Mereka baru saja menggunakan "Alkemi" untuk merubah kelopak di golem menjadi minyak. Dia sudah terlalu terlambat untuk mengenali apa yang salah. Bola api Kirche sudah mengarah pada golemnya. Dalam sekejap, golem raksasa itu sudah diliputi api. Tak mampu menahan panas dan nyalanya, si golem berlutut. Melihat penyewa mereka diambang kekalahan, para bayaran kabur bagaikan laba-laba. Kirche, Tabitha, dan Guiche saling berpelukan dalam kegembiraan.

"Kita bisa! Kita menang!"

"A...Aku menang dengan alkemi! Ayah! Paduka! Guiche telah dewasa!"

"Itu semua berkat rencana Tabitha!" kata Kirche sambil menepuk kepala Guiche.

Fouquet yang tersembunyi berdiri di depan golemnya yang terbakar."Be..Beraninya kalian...kalahkan aku, Fouquet, dua kali, dengan sihir tanah..." Dia terlihat pilu. Dengan rambut panajang indahnya yang terbakar, jubah yang berlubang dimana-mana, dan wajahnya hitam gosong, kecantikannya telah pergi.

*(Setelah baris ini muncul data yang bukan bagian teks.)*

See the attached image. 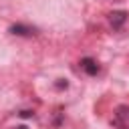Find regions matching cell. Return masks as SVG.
Here are the masks:
<instances>
[{
	"label": "cell",
	"instance_id": "1",
	"mask_svg": "<svg viewBox=\"0 0 129 129\" xmlns=\"http://www.w3.org/2000/svg\"><path fill=\"white\" fill-rule=\"evenodd\" d=\"M10 32H12L14 36H34V34H36V28L26 26V24H12V26H10Z\"/></svg>",
	"mask_w": 129,
	"mask_h": 129
},
{
	"label": "cell",
	"instance_id": "2",
	"mask_svg": "<svg viewBox=\"0 0 129 129\" xmlns=\"http://www.w3.org/2000/svg\"><path fill=\"white\" fill-rule=\"evenodd\" d=\"M125 20H127V12H125V10H115V12L109 14V22H111L113 28H119Z\"/></svg>",
	"mask_w": 129,
	"mask_h": 129
},
{
	"label": "cell",
	"instance_id": "3",
	"mask_svg": "<svg viewBox=\"0 0 129 129\" xmlns=\"http://www.w3.org/2000/svg\"><path fill=\"white\" fill-rule=\"evenodd\" d=\"M81 69H83L87 75H97V73H99V64H97V60H93L91 56H85V58L81 60Z\"/></svg>",
	"mask_w": 129,
	"mask_h": 129
},
{
	"label": "cell",
	"instance_id": "4",
	"mask_svg": "<svg viewBox=\"0 0 129 129\" xmlns=\"http://www.w3.org/2000/svg\"><path fill=\"white\" fill-rule=\"evenodd\" d=\"M119 121L129 123V107H127V105L117 107V119H115V123H119Z\"/></svg>",
	"mask_w": 129,
	"mask_h": 129
},
{
	"label": "cell",
	"instance_id": "5",
	"mask_svg": "<svg viewBox=\"0 0 129 129\" xmlns=\"http://www.w3.org/2000/svg\"><path fill=\"white\" fill-rule=\"evenodd\" d=\"M67 87H69V83H67L64 79H58V81H56V89H67Z\"/></svg>",
	"mask_w": 129,
	"mask_h": 129
},
{
	"label": "cell",
	"instance_id": "6",
	"mask_svg": "<svg viewBox=\"0 0 129 129\" xmlns=\"http://www.w3.org/2000/svg\"><path fill=\"white\" fill-rule=\"evenodd\" d=\"M30 115H32L30 111H22V113H20V117H30Z\"/></svg>",
	"mask_w": 129,
	"mask_h": 129
},
{
	"label": "cell",
	"instance_id": "7",
	"mask_svg": "<svg viewBox=\"0 0 129 129\" xmlns=\"http://www.w3.org/2000/svg\"><path fill=\"white\" fill-rule=\"evenodd\" d=\"M16 129H28V127H26V125H18Z\"/></svg>",
	"mask_w": 129,
	"mask_h": 129
}]
</instances>
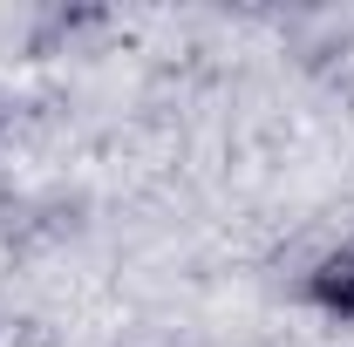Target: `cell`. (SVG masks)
Instances as JSON below:
<instances>
[{"label": "cell", "instance_id": "cell-1", "mask_svg": "<svg viewBox=\"0 0 354 347\" xmlns=\"http://www.w3.org/2000/svg\"><path fill=\"white\" fill-rule=\"evenodd\" d=\"M300 300H307V313H320V320L354 327V238L320 245V252L307 259V272H300Z\"/></svg>", "mask_w": 354, "mask_h": 347}]
</instances>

"Aha, itu riasan yang bagus. Kau tahu, nona, riasan berat semacam ini cocok sekali! Maksudku...Kau sudah cukup tua!" Begitu Kirche selesai, diayunkan tongkatnya pada Fouquet. Namun, tampaknya dia sudah menghabiskan energinya pada seluruh mantra di pertempuran tadi. Tiba-tiba, sebuah api lemah menyembul, lalu menghilang dalam sekejap.

"Eh? Sampai sinikah?" Kirche menggaruk-garuk kepalanya.

Tabitha dan Guiche tampaknya mengalami hal yang sama. Tapi tidak dengan Fouquet. Dia tak mencoba sihir apapun, dan langsung menuju lurus pada mereka.

"Tua?! Nona, aku baru 23!" Fouquet mengencangkan kepalannya, dan meninju Kirche, yang membalas dengan cara sama tanpa keraguan. Dan keduanya berlanjut berkelahi yang sangat tidak mencerminkan mereka. Tabitha duduk, dan tanpa memperhatikan sama-sekali perkelahian di depannya, mulai membaca. Guiche menonton kedua wanita cantik berkelahi dengan wajah yang sedikit memerah. Dia tampak beda dengan bajunya yang robek dimana-mana. Sambil menonton dari jauh, para bayaran mulai bertaruh pada perkelahian itu.

---

Bersamaan dengan perkelahian Kirche dan Fouquet, Saito dkk lari menuju pelabuhan, jalan mereka diterangi bulan nan terang. Wardes lari menuju tangga panjang sebuah bangunan, dan mulai mendakinya.

"Bukankah kita menuju sebuah "pelabuhan"? Mengapa kita mendaki bukit? tanya Saito. Wardes tak menjawab.

Setelah mendaki tangga yang tak berujung, mereka sampai di puncak sebuha bukit kecil. Saito mencoba menangkap apa yang tampak di depannya. Ada pohon besar, bercabang ke segala arah, ukurannya segunung. Seberapa tinggi? Malam menutupi puncaknya, tapi tentu dia tinggi sekali. Saito melihat pohon seakan-akan itu Menara Tokyo. Lalu...kalau dilihat baik-baik pada cabangnya, pohon itu tampak memegang sesuatu yang bahka lebih besar. Sebuah buah besar? Dia salah. Itu sebuah kapal. Ia tampak bagaikan Zeppelin, tersangkut di pohon.

"Ini pelabuhannya? Dan...itu kapalnya?" tanya Saito terkejut.

Louise menjawab keheranan."Ya...bukankah duniamu juga begitu?"

"Pelabuhan dan kapal, semuanya di air dalam duniaku."

"Jika ada kapal yang berlayar di air, maka ada juga yang berlayar di udara." kata Louise bersabda.

Wardes berlari menuju akar pohon, yang sebesar dan selenggang lobby pencakar langit. Mungkin mereka menggali dari pohon yang mati untuk membuatnya. Kini malam, jadi mereka tak melihat siapa-siapa. Di antara satuan tangga, ada panel logam, dengan tulisan di atasnya. Mungkin tanda stasiun atau semacamnya, pikir Saito.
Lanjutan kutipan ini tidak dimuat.